So if a mortgage broker tells you that it’s just fine if your housing costs ( mortgage payments, insurance, prop tax) are 33% of your gross income you must be very wary. In the ‘old days’ (before the late 90s) that ratio was 25% and that was pretty strictly adhered to by lenders. Its been floating up in recent years, first to 28% and now it’s often 33%.
on 02 Feb 2007 at 12:31 am2Jay
Your reason listed for not buying a house are all the reason FOR buying a house.
First of all…if someone has bad credit; by buying a home their credit score will go up within a few months because of their 1st and 2nd Mortgage they have.
Also why would someone want to make a down payment in the first place?
Why not put that money in the Shanghai or Karachi stock market (last year they both went up over 80%).
This is a great time to buy a home:
#1) We are in a down market..homes are languishing on the market for at least 6 months now…you can get a great deal now..versus only a few years ago homes were in a bidding war.
#2) Either your gonna pay the rent to the landlord and own nothing after your done….or you can buy a home, get that that mortgage and as home prices rise and your equity goes up….when you move you will have made a profit from buying your house.
Buying a home is a great choice to make.
Of course you dont want to buy more-home-than-you-can-afford.

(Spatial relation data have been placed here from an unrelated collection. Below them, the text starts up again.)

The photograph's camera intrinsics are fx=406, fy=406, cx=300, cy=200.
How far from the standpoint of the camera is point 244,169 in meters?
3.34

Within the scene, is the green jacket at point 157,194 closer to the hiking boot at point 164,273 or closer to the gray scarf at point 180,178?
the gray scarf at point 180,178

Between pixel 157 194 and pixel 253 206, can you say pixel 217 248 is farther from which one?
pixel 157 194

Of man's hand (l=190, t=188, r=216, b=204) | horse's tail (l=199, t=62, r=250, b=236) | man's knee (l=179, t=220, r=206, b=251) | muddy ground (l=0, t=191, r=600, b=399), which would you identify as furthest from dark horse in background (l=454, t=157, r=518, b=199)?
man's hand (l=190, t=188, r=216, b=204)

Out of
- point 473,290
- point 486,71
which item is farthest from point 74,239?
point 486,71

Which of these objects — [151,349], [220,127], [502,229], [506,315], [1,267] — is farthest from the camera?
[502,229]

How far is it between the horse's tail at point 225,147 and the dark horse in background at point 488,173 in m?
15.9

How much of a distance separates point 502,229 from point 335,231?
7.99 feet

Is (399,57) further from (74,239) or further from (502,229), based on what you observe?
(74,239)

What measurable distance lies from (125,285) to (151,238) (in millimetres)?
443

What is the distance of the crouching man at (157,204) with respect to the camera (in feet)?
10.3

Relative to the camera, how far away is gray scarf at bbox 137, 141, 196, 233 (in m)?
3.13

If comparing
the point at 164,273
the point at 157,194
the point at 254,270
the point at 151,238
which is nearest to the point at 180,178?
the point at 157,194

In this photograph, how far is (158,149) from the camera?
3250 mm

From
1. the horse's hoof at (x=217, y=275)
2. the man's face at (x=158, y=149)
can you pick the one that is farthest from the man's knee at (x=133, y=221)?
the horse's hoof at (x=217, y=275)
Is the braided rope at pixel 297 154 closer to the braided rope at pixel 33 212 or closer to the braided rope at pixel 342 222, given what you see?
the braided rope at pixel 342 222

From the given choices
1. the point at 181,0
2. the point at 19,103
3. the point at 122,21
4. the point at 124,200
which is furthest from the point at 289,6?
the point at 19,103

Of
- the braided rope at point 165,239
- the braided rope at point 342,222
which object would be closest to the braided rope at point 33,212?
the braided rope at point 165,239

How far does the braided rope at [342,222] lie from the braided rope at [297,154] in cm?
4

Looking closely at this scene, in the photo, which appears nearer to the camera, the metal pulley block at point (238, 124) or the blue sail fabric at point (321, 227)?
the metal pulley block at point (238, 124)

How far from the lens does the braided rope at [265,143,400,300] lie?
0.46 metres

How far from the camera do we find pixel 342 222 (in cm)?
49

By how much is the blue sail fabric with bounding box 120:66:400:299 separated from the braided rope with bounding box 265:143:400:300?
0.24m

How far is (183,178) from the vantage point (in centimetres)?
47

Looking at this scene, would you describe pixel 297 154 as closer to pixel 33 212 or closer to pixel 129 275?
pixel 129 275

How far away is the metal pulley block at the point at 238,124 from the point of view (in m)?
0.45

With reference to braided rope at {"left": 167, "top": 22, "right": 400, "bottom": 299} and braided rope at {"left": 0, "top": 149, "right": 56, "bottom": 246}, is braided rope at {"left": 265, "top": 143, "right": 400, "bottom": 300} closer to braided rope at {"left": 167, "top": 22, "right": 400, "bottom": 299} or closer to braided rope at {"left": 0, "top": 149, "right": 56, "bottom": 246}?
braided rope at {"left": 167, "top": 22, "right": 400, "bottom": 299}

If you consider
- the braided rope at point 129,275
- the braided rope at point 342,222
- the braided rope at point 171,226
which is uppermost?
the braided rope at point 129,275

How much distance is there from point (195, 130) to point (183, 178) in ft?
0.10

Mortgage professionals are the good guys..previous comments mentioned corruption in the industry.
That ‘corruption’ is there so its easier for more people to qualify to buy a home.
on 05 Feb 2007 at 7:57 am3DL Fan
Jay,
I think you must have mistyped your name because I’m pretty sure it is David Lereah. Either you’re him or you’ve been smoking the same type of stuff he has been smokin.
For example item #2.
#2) Either your gonna pay the rent to the landlord and own nothing after your done”?.or you can buy a home, get that that mortgage and as home prices rise and your equity goes up”?.when you move you will have made a profit from buying your house.
- In most areas it isn’t too hard to find a place that is cheaper to rent than buy. I’ve lived in 5 different states in the last 10 years and time and time again it was not too much work to find a nice rental that was cheaper than a mortgage payment (sane mortgage like a 15 or 30 year fixed).
- You’re assuming that home prices are going to rise and we’re not going to see something similar to Japan’s market.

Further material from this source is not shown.